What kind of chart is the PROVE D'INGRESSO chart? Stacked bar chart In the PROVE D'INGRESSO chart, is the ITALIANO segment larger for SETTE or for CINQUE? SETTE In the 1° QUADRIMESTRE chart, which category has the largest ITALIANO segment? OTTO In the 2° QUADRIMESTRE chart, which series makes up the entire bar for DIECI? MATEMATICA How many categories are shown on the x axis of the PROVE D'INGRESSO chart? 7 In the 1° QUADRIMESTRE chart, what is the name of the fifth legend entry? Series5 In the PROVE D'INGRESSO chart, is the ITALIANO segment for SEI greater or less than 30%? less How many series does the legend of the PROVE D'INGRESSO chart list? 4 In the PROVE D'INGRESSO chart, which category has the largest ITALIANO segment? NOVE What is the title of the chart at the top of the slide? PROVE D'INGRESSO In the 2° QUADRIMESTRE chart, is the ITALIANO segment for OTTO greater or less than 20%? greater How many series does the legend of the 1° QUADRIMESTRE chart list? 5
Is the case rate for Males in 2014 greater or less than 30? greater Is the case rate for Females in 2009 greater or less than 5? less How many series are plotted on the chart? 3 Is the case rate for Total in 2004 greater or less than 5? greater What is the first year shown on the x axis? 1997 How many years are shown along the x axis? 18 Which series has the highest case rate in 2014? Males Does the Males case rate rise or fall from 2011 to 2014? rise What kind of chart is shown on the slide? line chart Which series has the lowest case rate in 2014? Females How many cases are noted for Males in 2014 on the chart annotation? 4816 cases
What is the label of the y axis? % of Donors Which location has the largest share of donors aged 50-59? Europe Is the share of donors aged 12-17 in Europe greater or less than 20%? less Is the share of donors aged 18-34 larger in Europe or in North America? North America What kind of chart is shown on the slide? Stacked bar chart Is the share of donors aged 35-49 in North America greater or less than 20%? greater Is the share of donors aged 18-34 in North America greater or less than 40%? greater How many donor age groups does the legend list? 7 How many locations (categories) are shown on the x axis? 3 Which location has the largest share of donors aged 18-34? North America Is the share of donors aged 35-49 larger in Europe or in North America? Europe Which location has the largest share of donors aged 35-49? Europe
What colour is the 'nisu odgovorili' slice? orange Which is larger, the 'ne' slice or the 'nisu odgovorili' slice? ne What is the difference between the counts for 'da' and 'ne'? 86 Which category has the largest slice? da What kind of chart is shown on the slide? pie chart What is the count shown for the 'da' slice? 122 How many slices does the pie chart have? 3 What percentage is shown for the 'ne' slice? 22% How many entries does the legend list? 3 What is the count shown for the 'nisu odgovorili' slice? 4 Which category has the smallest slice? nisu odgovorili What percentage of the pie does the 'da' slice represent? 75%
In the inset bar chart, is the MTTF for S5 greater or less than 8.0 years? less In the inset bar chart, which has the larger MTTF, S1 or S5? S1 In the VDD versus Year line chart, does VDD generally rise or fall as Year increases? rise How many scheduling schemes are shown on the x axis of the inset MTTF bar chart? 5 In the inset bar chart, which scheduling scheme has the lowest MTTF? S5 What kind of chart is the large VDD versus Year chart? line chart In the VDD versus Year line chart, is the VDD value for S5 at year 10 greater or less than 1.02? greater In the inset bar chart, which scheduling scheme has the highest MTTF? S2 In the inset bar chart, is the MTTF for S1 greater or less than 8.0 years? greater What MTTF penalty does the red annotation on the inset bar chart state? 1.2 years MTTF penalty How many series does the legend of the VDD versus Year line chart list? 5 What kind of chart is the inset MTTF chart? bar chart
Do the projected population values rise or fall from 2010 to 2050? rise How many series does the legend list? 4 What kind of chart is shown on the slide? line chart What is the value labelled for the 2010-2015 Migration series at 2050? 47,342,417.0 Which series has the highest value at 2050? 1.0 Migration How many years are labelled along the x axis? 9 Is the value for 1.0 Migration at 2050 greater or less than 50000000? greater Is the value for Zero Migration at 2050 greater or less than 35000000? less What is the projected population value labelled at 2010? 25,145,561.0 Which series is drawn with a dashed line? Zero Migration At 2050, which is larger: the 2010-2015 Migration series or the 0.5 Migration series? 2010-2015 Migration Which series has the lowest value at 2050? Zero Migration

□ □ □ □ □

# Job
Retype the entries from the very first line down through the line containing "Is the case rate for Males", including both, exactly as they appear.

# Solution for this exercise
What kind of chart is the PROVE D'INGRESSO chart? Stacked bar chart In the PROVE D'INGRESSO chart, is the ITALIANO segment larger for SETTE or for CINQUE? SETTE In the 1° QUADRIMESTRE chart, which category has the largest ITALIANO segment? OTTO In the 2° QUADRIMESTRE chart, which series makes up the entire bar for DIECI? MATEMATICA How many categories are shown on the x axis of the PROVE D'INGRESSO chart? 7 In the 1° QUADRIMESTRE chart, what is the name of the fifth legend entry? Series5 In the PROVE D'INGRESSO chart, is the ITALIANO segment for SEI greater or less than 30%? less How many series does the legend of the PROVE D'INGRESSO chart list? 4 In the PROVE D'INGRESSO chart, which category has the largest ITALIANO segment? NOVE What is the title of the chart at the top of the slide? PROVE D'INGRESSO In the 2° QUADRIMESTRE chart, is the ITALIANO segment for OTTO greater or less than 20%? greater How many series does the legend of the 1° QUADRIMESTRE chart list? 5
Is the case rate for Males in 2014 greater or less than 30? greater Is the case rate for Females in 2009 greater or less than 5? less How many series are plotted on the chart? 3 Is the case rate for Total in 2004 greater or less than 5? greater What is the first year shown on the x axis? 1997 How many years are shown along the x axis? 18 Which series has the highest case rate in 2014? Males Does the Males case rate rise or fall from 2011 to 2014? rise What kind of chart is shown on the slide? line chart Which series has the lowest case rate in 2014? Females How many cases are noted for Males in 2014 on the chart annotation? 4816 cases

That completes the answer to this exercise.